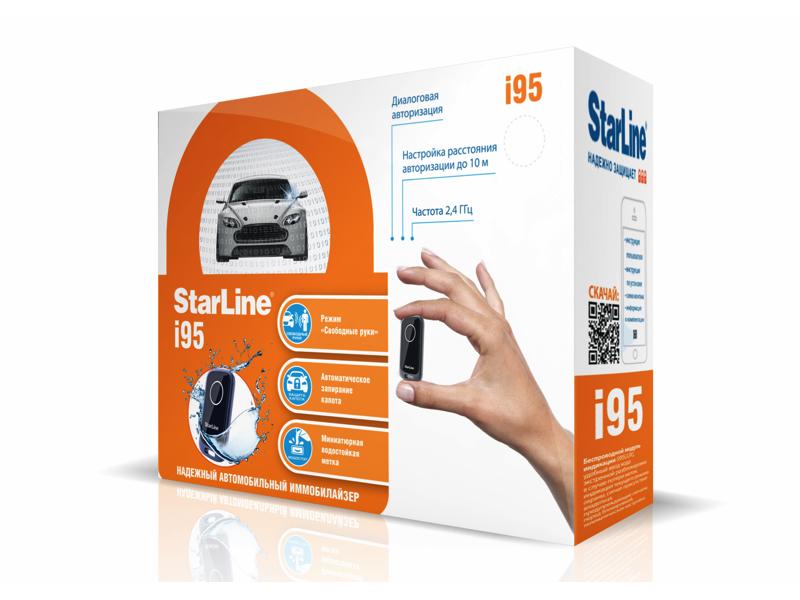 Противоугонное устройство Starline ST i95 иммобилайзер starline i95 eco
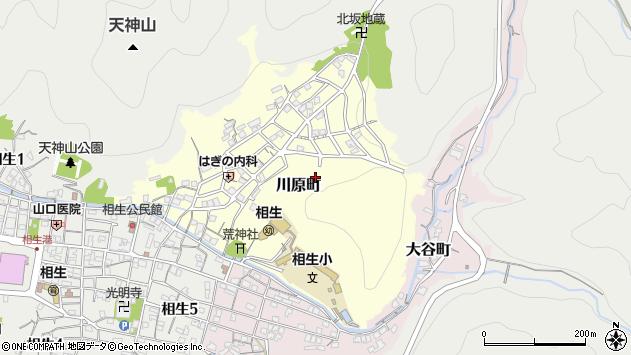 〒678-0042 兵庫県相生市川原町の地図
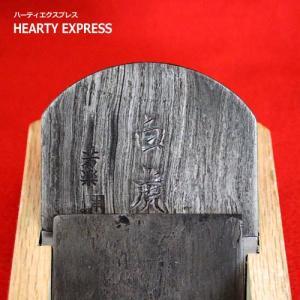 山本鉋 白虎 白樫半包台 寸八70mm 青鋼 共押え 釜地木目|hearty-e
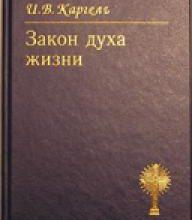 Закон духа жизни Толкование глав 5,6,7,8 Послания к римлянам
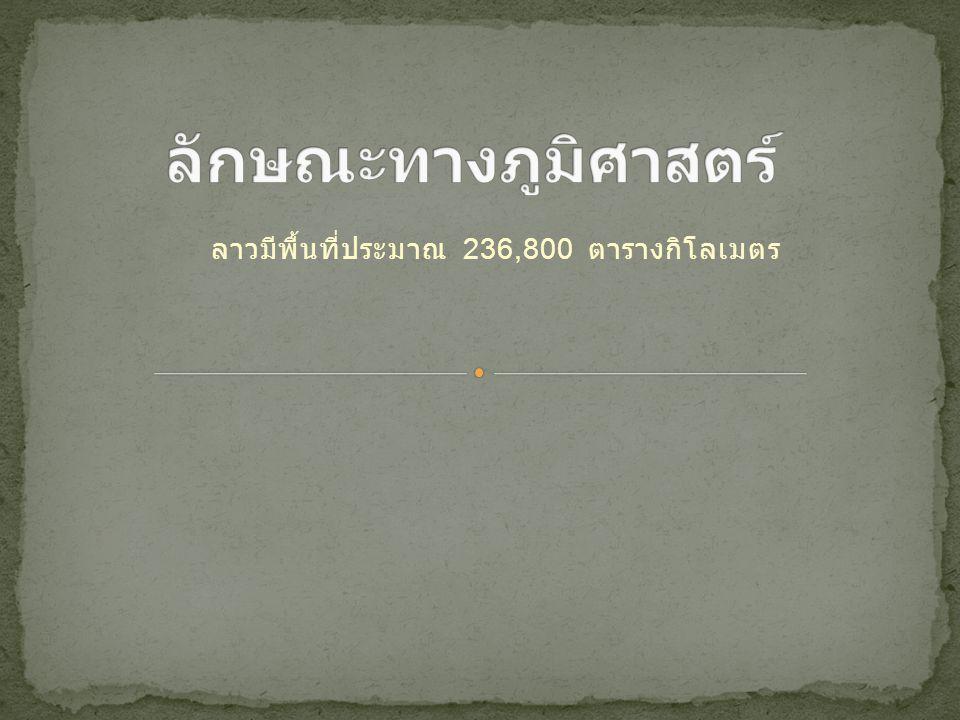 ลาวมีพื้นที่ประมาณ 236,800 ตารางกิโลเมตร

+ + +

• [TASK ITEM]
All that is required is the lines from the line containing "山本鉋 白虎 白樫半包台 寸八70mm 青鋼 共押え 釜地木目|hearty-e" through the end of the records above, copied exactly, and none of the pictures.

• [EXERCISE OUTPUT]
 山本鉋 白虎 白樫半包台 寸八70mm 青鋼 共押え 釜地木目|hearty-e
 Закон духа жизни Толкование глав 5,6,7,8 Послания к римлянам
 ลาวมีพื้นที่ประมาณ 236,800 ตารางกิโลเมตร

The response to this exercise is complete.